I love this poem. It’s simplicity, honesty and hope. It’s about finding solace in nature to combat despair, anxiety, and fear for the future. It highlights the contrast between human overthinking and the instinctive, present-focused existence of wild creatures, encouraging a return to the natural world to find rest, grace, and freedom. It’s now included in the growing Recovery Poems Section of this website.

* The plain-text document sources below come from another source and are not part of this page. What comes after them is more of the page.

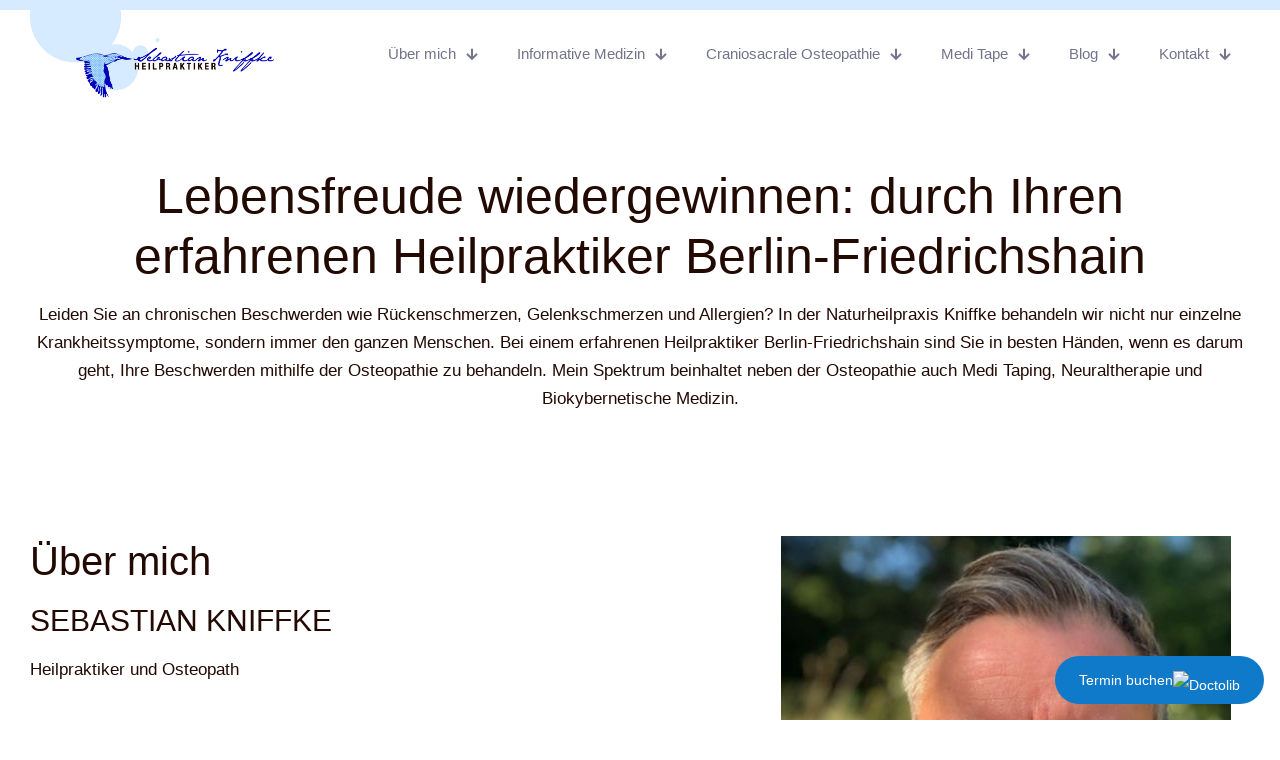

--- FILE ---
content_type: text/css
request_url: http://www.naturheilpraxis-kniffke.de/wp-content/plugins/maco-vision/css/maco.css?ver=6.9
body_size: 708
content:
/* ======================================================================================== */ 
/* ==  __  __          _____ ____   __      ___     _                _____  _____ _____  == */
/* == |  \/  |   /\   / ____/ __ \  \ \    / (_)   (_)              / ____|/ ____/ ____| == */
/* == | \  / |  /  \ | |   | |  | |  \ \  / / _ ___ _  ___  _ __   | |    | (___| (___   == */
/* == | |\/| | / /\ \| |   | |  | |   \ \/ / | / __| |/ _ \| '_ \  | |     \___ \\___ \  == */
/* == | |  | |/ ____ \ |___| |__| |    \  /  | \__ \ | (_) | | | | | |____ ____) |___) | == */
/* == |_|  |_/_/    \_\_____\____/      \/   |_|___/_|\___/|_| |_|  \_____|_____/_____/  == */
/* ======================================================================================== */ 
 
.kniffkeButton {
	background-color: #d6ebff !important;
	color: #0f0000 !important;
	border: 2px solid #0f0000 !important;
}

#startPara {
	padding: 120px 0px !important;
}


/* ================================================================ */
/* __  __          _ _          ____                  _             */
/* |  \/  |        | (_)        / __ \                (_)           */
/* | \  / | ___  __| |_  __ _  | |  | |_   _  ___ _ __ _  ___  ___  */
/* | |\/| |/ _ \/ _` | |/ _` | | |  | | | | |/ _ \ '__| |/ _ \/ __| */
/* | |  | |  __/ (_| | | (_| | | |__| | |_| |  __/ |  | |  __/\__ \ */
/* |_|  |_|\___|\__,_|_|\__,_|  \___\_\\__,_|\___|_|  |_|\___||___/ */
/* ================================================================ */



@media only screen and (max-width: 1920px) {
}

@media only screen and (max-width: 1400px) {

}

@media only screen and (max-width: 1239px) {
	.section_wrapper.mcb-section-inner.mcb-section-inner-90ba6a788 { max-width: 1239px !important; }

}

@media only screen and (max-width: 1030px) {
.mfn-header-menu > .mfn-menu-li { display: inline-flex; margin-right: -10px !important; }
}

@media only screen and (max-width: 960px) {
.section.mcb-section.mfn-default-section.mcb-section-90ba6a788.mcb-header-section.close-button-left.default-width.show-on-scroll {
  display: none !important;
}
}

@media only screen and (max-width: 959px) {
.mfn-header-tmpl .mfn-header-mobile-section {
	display:block !important;
}
}



--- FILE ---
content_type: text/css
request_url: http://www.naturheilpraxis-kniffke.de/wp-content/uploads/betheme/css/post-11.css?ver=1768611551
body_size: 248
content:
.mcb-section .mcb-wrap .mcb-item-436646148 .mcb-column-inner-436646148{text-align:center;}.mcb-section-9ff5f8626{background-image:url(https://www.naturheilpraxis-kniffke.de/wp-content/uploads/2022/11/kniffke-parallax2-scaled.jpg);background-repeat:no-repeat;background-position:top left;background-attachment:parallax;}@media(max-width: 959px){}@media(max-width: 767px){}

--- FILE ---
content_type: text/javascript
request_url: http://www.naturheilpraxis-kniffke.de/wp-content/plugins/maco-vision/js/maco.js?ver=6.9
body_size: 35
content:
window.onload = function () {
	
}



--- FILE ---
content_type: text/javascript
request_url: http://www.naturheilpraxis-kniffke.de/wp-content/uploads/custom-css-js/67.js?v=7338
body_size: 1020
content:
/******* Do not edit this file *******
Simple Custom CSS and JS - by Silkypress.com
Saved: Dec 05 2022 | 13:22:08 */
const button1 = document.getElementById("myBtn");
button1.addEventListener("click", auswahl); 
var ausw = 1;
var zu = false;

function auswahl() {
	
	if (zu == false) {
		if(ausw == 1) {
			console.log("aktivieren");
			document.getElementById("karte").innerHTML = 'Zum deaktivieren der Google Map bitte den Button "Karte deaktivieren" klicken.';
			button1.innerHTML = "Karte deaktvieren";

			document.getElementById("dieKarte").innerHTML = '<iframe style="border: 0;" src="https://www.google.com/maps/embed?pb=!1m18!1m12!1m3!1d2428.1990841667803!2d13.472136800000001!3d52.5117361!2m3!1f0!2f0!3f0!3m2!1i1024!2i768!4f13.1!3m3!1m2!1s0x47a84ef3625366a5%3A0x7e7e1888f36ac5aa!2sJessnerstra%C3%9Fe%2022%2C%2010247%20Berlin!5e0!3m2!1sde!2sde!4v1670246328039!5m2!1sde!2sde" width="100%" height="450" allowfullscreen="allowfullscreen"></iframe>';

			zu = true;
			ausw = 2;
		}
	}
	
	if (zu == false) {
		if(ausw == 2) {
			console.log("deaktivieren");
			document.getElementById("karte").innerHTML = 'Zum aktivieren der Google Map bitte den Button "Karte aktivieren" klicken. Erst wenn Sie die Karte aktivieren, wird eine Verbindung zu Google hergestellt, womit Sie sich einverstanden erklären.'
			button1.innerHTML = "Karte aktvieren";

			document.getElementById("dieKarte").innerHTML = '<img style="width:100%;height:450px;opacity:0.5;" src="/wp-content/uploads/2022/12/map.jpg" />';

			zu = true;
			ausw = 1;
		}
	}
		
	zu = false;
	
}





function aktivieren() {
	console.log("aktivieren");
    document.getElementById("karte").innerHTML = 'Zum deaktivieren der Google Map bitte den Button "Karte deaktivieren" klicken.'
    + '<br><br><button class="thm-btn" id="myBtn">Karte deaktivieren</button>';

	document.getElementById("dieKarte").innerHTML = '<iframe style="border: 0;" src="https://www.google.com/maps/embed?pb=!1m18!1m12!1m3!1d577.5893673433619!2d10.784405475437929!3d51.834004841287616!2m3!1f0!2f0!3f0!3m2!1i1024!2i768!4f13.1!3m3!1m2!1s0x47a50cf02d27fe87%3A0x96f3b6c0906dc415!2sGustav-Petri-Stra%C3%9Fe%202B%2C%2038855%20Wernigerode!5e0!3m2!1sde!2sde!4v1667815241669!5m2!1sde!2sde" width="100%" height="450" allowfullscreen="allowfullscreen"></iframe>';
	ausw = 2;
}

function deaktivieren() {
	console.log("deaktivieren");	
    document.getElementById("karte").innerHTML = 'Zum aktivieren der Google Map bitte den Button "Karte aktivieren" klicken.'
    + '<br><br><button class="thm-btn" id="myBtn">Karte aktivieren</button>';

    document.getElementById("dieKarte").innerHTML = '<img style="width:100%;height:450px;opacity:0.5;" src="/wp-content/uploads/2022/11/map.jpg" />';
	ausw = 1;
}



In our February 2026 Emotional Sobriety Series, we discussed how the power of pause can help us discover how ‘the best in me can lead the rest in me’. We discussed how this ‘best in me’ discloses itself when I can find a ‘position of neutrality’ which has no agenda to produce some desired outcome. This poem helps find me this ‘position of neutrality’. The Big Book on pages 84/85 describes it this way:
“Love and tolerance of others is our code. And we have ceased fighting anything or anyone – even alcohol. For by this time sanity will have returned … We feel as though we had been placed in a position of neutrality – safe and protected. We have not even sworn off. Instead, the problem has been removed. It does not exist for us. We are neither cocky nor are we afraid. That is our experience. That is how we react so long as we keep in fit spiritual condition. It is easy to let up on the spiritual program of action and rest on our laurels. We are headed for trouble if we do, for alcohol is a subtle foe. We are not cured of alcoholism. What we really have is a daily reprieve contingent on the maintenance of our spiritual condition.”
Wendell Berry is an American writer. The author of more than 40 works of fiction, nonfiction, and poetry, he has been a farmer and environmental activist throughout his adult life, with stints in between as a university professor. The recipient of numerous awards, including Guggenheim, Rockefeller, and American Academy of Arts and Sciences fellowships, Wendell is the first living writer to be inducted into the Kentucky Writers Hall of Fame. He lives and works with his wife on a farm in Port Royal, Kentucky. – Bruce M.
The Peace of Wild Things

When despair for the world grows in me
and I wake in the night at the least sound in fear of what my life and my children’s lives may be, I go and lie down where the wood drake
rests in his beauty on the water, and the great heron feeds.
I come into the peace of wild things who do not tax their lives with forethought
of grief.
I come into the presence of still water.
And I feel above me the day-blind stars
waiting with their light.
For a time I rest in the grace of the world, and am free.